▸ Reading text
An AI scribe purpose-built for busy emergency departments is transcribing consultations at Adelaide’s Queen Elizabeth Hospital, in a trial run by the Central Adelaide Local Health Network, the network says.
The tool was developed with the Australian Institute of Machine Learning and the Commission on Excellence and Innovation in Health, and trained on South Australian health data rather than a generic overseas model. After positive feedback from clinicians, the trial is being expanded to more emergency staff and to the nearby Sefton Park Urgent Care Hub, with around 500 patients expected to take part over a six-week research phase.
The premise is simple: documentation eats enormous amounts of clinician time. Hand it to a scribe that listens and transcribes, and doctors get minutes back for every patient.
Why it matters
Emergency departments are among the most pressured corners of the health system. A tool that reliably shaves documentation time is not a gimmick — it is capacity, at a moment when the system has little to spare.
Training on local data is the smart part. A model built on South Australian records is better tuned to local terminology and workflows, and keeps sensitive health data closer to home.
The guardrails still have to hold. Clinical AI only earns trust if accuracy is checked, errors are caught and a human stays accountable for what goes in the record. A careful, measured trial like this is how that trust is built.

▸ Work instructions
(A) Decide whether each statement below agrees with the article on the emergency department AI scribe trial. For each, answer yes or no and quote the words of the article that settle it.
(i) The scribe was trained on a generic overseas model.
(ii) Around 500 patients are expected to take part over a six-week research phase.
(iii) The trial is being expanded to the Sefton Park Urgent Care Hub.
(B) According to the article on the emergency department AI scribe trial, which two organizations helped develop the tool?
(C) Rewrite the paragraph of the article on the emergency department AI scribe trial that begins "The tool was developed with" as a bulleted list that keeps its main facts.

▸ Extracted records
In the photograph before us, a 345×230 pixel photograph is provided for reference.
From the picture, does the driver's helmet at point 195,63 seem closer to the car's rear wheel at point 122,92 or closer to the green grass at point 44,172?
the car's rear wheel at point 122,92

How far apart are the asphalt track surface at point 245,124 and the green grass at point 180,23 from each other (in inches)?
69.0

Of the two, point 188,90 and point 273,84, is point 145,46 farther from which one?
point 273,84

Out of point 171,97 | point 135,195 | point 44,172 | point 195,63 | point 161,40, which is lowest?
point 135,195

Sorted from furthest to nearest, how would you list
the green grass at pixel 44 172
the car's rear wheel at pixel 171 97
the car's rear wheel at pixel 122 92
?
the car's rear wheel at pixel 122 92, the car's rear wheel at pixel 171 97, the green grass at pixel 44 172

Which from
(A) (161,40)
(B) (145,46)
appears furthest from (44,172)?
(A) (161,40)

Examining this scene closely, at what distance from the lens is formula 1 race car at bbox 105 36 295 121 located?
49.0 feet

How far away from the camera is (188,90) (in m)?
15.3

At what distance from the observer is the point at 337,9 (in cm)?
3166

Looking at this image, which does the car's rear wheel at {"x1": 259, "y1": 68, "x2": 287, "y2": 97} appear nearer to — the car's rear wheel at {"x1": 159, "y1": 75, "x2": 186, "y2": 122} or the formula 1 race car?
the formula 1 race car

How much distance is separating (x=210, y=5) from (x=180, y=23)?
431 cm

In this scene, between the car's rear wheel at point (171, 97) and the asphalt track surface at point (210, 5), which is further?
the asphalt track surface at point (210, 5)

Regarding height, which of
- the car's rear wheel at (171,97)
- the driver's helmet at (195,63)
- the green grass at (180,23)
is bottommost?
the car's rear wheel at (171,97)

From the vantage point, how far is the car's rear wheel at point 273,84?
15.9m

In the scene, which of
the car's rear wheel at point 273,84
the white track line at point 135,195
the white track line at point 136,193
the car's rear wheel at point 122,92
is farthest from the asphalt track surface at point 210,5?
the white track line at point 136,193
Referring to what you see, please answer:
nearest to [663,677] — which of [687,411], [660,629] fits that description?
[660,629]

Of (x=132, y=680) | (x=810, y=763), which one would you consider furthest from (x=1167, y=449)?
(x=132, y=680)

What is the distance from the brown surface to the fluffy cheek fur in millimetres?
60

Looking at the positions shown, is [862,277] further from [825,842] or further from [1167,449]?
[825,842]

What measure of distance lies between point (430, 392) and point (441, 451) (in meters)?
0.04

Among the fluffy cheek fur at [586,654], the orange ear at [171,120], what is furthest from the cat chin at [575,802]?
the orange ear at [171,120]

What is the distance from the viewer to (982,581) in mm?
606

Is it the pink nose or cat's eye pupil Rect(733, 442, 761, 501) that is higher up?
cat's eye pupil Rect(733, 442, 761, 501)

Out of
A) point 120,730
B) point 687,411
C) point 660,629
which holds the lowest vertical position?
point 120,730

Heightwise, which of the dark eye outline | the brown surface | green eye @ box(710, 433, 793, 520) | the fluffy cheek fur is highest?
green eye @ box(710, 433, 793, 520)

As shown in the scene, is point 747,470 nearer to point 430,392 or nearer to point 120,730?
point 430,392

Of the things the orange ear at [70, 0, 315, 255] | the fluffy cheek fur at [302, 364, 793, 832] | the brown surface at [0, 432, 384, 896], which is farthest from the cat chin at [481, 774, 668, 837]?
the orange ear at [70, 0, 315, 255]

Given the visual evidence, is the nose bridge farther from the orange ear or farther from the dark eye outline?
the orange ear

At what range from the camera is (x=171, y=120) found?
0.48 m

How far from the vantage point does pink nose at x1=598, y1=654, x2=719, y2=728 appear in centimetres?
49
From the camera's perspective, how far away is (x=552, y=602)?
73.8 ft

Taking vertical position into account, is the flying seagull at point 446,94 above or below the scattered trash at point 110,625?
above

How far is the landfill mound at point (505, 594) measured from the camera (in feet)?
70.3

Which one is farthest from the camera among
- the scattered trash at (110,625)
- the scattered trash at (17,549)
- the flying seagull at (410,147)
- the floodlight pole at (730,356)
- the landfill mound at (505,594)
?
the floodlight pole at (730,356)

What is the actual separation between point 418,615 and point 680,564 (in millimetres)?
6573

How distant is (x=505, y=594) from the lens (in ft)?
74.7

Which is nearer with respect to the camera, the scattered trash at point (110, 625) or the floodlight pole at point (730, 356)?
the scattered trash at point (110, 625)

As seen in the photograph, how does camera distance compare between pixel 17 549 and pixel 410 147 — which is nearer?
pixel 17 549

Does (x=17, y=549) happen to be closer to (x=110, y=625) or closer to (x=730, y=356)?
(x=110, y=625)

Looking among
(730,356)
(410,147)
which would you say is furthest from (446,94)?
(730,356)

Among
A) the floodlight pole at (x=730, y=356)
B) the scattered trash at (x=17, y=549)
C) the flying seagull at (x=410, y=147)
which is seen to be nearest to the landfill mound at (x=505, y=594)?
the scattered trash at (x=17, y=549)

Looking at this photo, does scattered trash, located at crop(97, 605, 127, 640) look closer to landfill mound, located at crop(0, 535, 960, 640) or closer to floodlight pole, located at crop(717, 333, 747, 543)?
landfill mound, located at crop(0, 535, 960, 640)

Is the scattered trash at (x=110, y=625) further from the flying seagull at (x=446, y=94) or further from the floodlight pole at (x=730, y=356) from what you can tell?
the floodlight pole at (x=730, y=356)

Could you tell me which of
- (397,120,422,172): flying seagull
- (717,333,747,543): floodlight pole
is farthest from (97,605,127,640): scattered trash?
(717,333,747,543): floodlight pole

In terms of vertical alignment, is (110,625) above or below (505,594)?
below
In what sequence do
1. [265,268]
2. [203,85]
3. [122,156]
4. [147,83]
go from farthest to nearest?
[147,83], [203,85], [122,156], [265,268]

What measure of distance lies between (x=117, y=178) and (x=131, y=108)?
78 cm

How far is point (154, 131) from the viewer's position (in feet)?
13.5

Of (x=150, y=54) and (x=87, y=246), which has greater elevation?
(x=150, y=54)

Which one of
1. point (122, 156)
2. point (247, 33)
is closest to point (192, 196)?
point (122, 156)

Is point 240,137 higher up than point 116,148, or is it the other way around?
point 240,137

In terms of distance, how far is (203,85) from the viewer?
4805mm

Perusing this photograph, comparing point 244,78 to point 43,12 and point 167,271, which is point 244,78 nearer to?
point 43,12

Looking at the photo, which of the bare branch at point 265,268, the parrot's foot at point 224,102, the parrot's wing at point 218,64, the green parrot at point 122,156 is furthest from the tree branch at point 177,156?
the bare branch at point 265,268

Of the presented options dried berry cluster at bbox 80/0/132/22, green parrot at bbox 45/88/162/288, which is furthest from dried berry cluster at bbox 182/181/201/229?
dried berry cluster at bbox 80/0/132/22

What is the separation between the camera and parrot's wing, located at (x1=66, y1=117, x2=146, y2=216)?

▸ Per-task outputs
(A)
(i) No: "trained on South Australian health data rather than a generic overseas model"
(ii) Yes: "with around 500 patients expected to take part over a six-week research phase"
(iii) Yes: "the trial is being expanded to more emergency staff and to the nearby Sefton Park Urgent Care Hub"

(B) The Australian Institute of Machine Learning and the Commission on Excellence and Innovation in Health.

(C)
- Developed with the Australian Institute of Machine Learning and the Commission on Excellence and Innovation in Health
- Trained on South Australian health data, not a generic overseas model
- Being expanded, after positive clinician feedback, to more emergency staff and to the nearby Sefton Park Urgent Care Hub
- Around 500 patients expected to take part over a six-week research phase